If you tell the CPU to evaluate attribute gain on a dwarf, as it is currently structured, it has to first set up the check for the maximum skill threshold, which is unique for each dwarf, (each dwarf appears to get randomly placed on the slider based on the distribution percentiles for attributes defined in the raws, which then determines what its top attribute threshold is, and is unique to each dwarf) then it has to evaluate if the added skill point gain is possible or should be ignored, (is the dwarf already at max?) Or if the added amount should be truncated (applying 50 pts, but only 20pts from max? Etc.) Those are ach and every one a logic operation, needed to process "evaluateSkillGain(DwarfVectorPtr, attrib, pts)" function.
Now, let's say toady was more clever: instead of assigning a hard datastore for each dwarf, and then using lots and lots of operations to validate and decide how to proceed, he gives the dwarf a single precision float value for their current score position between minimum and maximum, as a value between 0 and 1. He then also assigns an 8 bit flag array as an integer, to define what percentile the dwarf is in.
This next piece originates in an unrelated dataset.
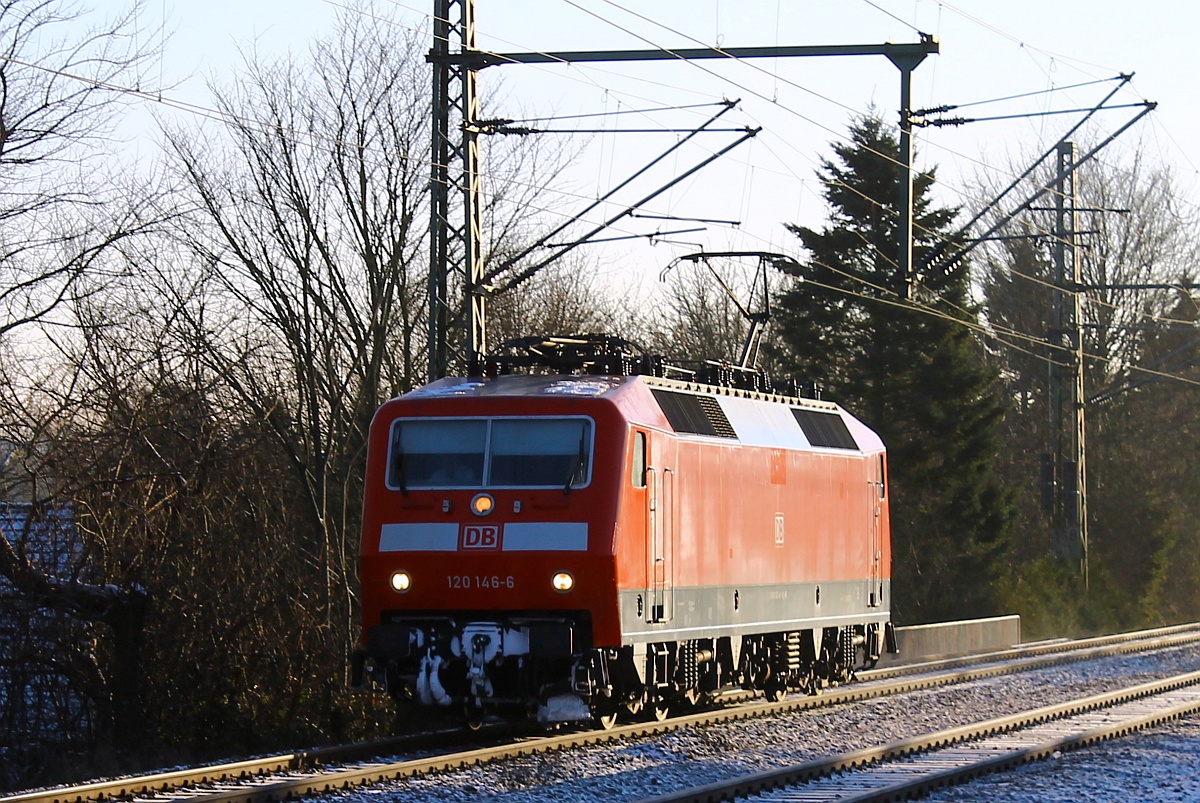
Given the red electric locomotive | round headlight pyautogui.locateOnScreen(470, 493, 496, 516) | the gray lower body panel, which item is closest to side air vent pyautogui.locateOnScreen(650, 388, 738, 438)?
the red electric locomotive

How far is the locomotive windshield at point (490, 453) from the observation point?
14070 millimetres

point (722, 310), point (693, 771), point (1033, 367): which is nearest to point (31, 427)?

He can now evaluate the dwarf almost exclusively with pure math operators, and deal with the "over threshold" situation with a single logic check that then truncates the float with a modulo divide and a subtraction.
(Essentially, he sets binary flags in the 8 bit array by assigning it an integer value, unsigned. He then uses that value to mathematically transform the ratio position from the min-max single float value into the actual attribute score, and to determine how much to add or subtract from the ratio fr a given integer experience point calculation, say, using it as a factor for multiplication, or a divident for division. If it exceeds the maximum, (1), then a modulus division by 1 will give the exact remainder, which you subtract from the score. Or, you could just set it to 1. Either way.)
It serves the exact same purpose, but does so in a more clever fashion, that computers are much better at, and which could be accellerated with SSE flags on the compiler. It could easily be a 100% speedup or more.
The reason, is because math operators are more easily cached by the processor, and are exactly the kind of operation that SSE is made for, which frees the other ALUs on the chip to do logic ops, and on modern chips, the compiler will divvy up such operations with branch prediction to do both the math op and the logic op at the same time, where if they were all logic ops, it would have to wait for the general purpose ALUs to become available.
If you can abstractify the algorithm as pure math, it is *always* in your best interests to do so, if the function gets called frequently, and can pose a performance bottleneck.